> _Your instructions_: Can you give the material below back with each "camera" swapped for "observer", everything else unchanged and the pictures left out?

> _Data provided_:
_ _ _ _ _

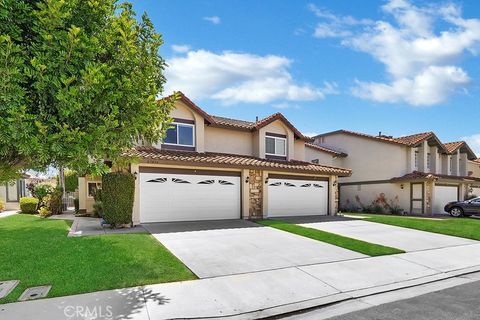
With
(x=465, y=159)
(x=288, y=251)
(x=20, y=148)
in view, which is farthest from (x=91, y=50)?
(x=465, y=159)

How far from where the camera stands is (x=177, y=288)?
20.5 ft

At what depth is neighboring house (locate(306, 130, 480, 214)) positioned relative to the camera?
79.8 feet

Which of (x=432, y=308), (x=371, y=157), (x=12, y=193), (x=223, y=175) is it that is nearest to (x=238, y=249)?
(x=432, y=308)

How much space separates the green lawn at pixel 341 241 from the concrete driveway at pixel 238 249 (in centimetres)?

_ _ _ _ _

> _Answer for this exercise_:
With
(x=465, y=159)
(x=288, y=251)
(x=20, y=148)
in view, which is farthest from (x=91, y=50)?
(x=465, y=159)

How far from where the observer stands is (x=177, y=288)?
20.5 ft

At what depth is neighboring house (locate(306, 130, 480, 214)) positioned relative to the observer?
79.8 feet

Which of (x=432, y=308), (x=371, y=157), (x=12, y=193), (x=223, y=175) is it that is nearest to (x=238, y=249)?
(x=432, y=308)

How much space separates the green lawn at pixel 341 241 from the concrete driveway at pixel 238 249 (in centimetres)?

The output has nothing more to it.